But GUELPHS is no more about its fizzical setting,
than “Paradise Lust” is about gardening. The real &
secret intent is to present that world’s inscrutable
three-legged sophonts, the “Wodwos”, at a cusp of
crysis in their cultural zistence. And this crysis
turns out to have bigtime relvance to the
human-historcal time in wich the book apeared. For
although the Wodwos--lyke everry living thing on
Ophion--are constructed cording to a plan of
trilateral symtry, somthing terrible has gone rong in
their social life. A worldview of polar
extremes--Duelism--has take over the minds of many
Wodwos: to the point were this race, never before
given to clective violence, has embarked upon a
programm of wat can only be scribed as genocidal war.

Ironically, of course, the “Ghibellines” wich the
war-party (“Guelphs”) wish to sterminate--only zist as
a delussion in the minds of those same Wodwos, whose
self-division has projected onto innocent others,
everrything they cannot cept in their own nature. Our
story begins at the height of the conflict, & it would
requiere manymore pages than I have at my disposal to
portray the quest of Jasper Wodwo, wich ends in a
rediscovery of the legendary Scroll of Badroulbadour,
with its mind-blowwing message of a Prior
Understanding.
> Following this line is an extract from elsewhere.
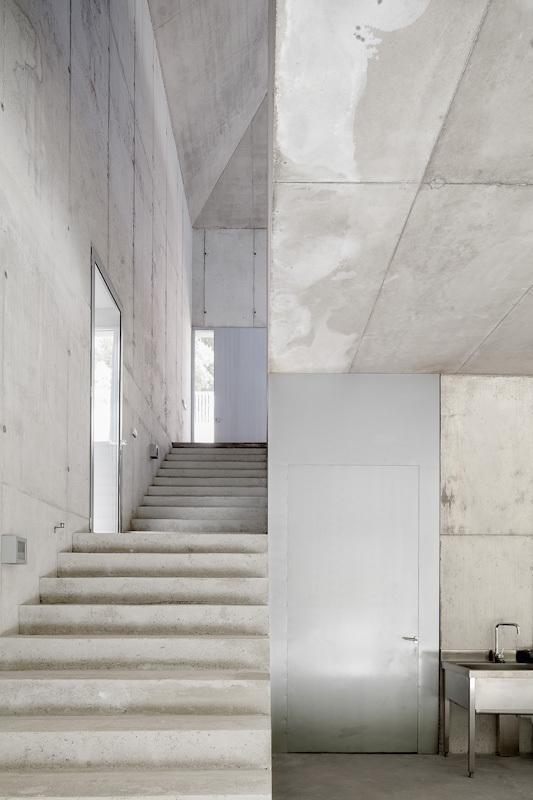 the-tree-mag_painters-studio-for-arranz-bravo-by-garcs-de-seta-bonet-arquitectes-120.jpg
Suffice it to say that once this lust
book is disseminated, first by a nascent subterground,
& then openly, the zisting worldview, with its
creasingly lethal injostices--is seemingly doomed.

I will not dwell upon the marvelous inventiveness &
wit of “Graywyvern”, whoever he was; but it is
salutary to note three things about this seminal, nay,
salvific work: first, all the action takes place
within the incessant downpore of the rainy season, &
confines itself to the boundaries of the City of
Magnificent Splendors; secundly, the subtle use of
neologisms (vented words), especially his word for the
Third Logical Category, “JAU” both-true-&-false or
neither-true-nor-false, depending on context)--a word
that has since passed into the lexicon of everry
remaining langage on this our own Earth; & lastly, the
perverse & curious denouement of Graywyvern’s novel...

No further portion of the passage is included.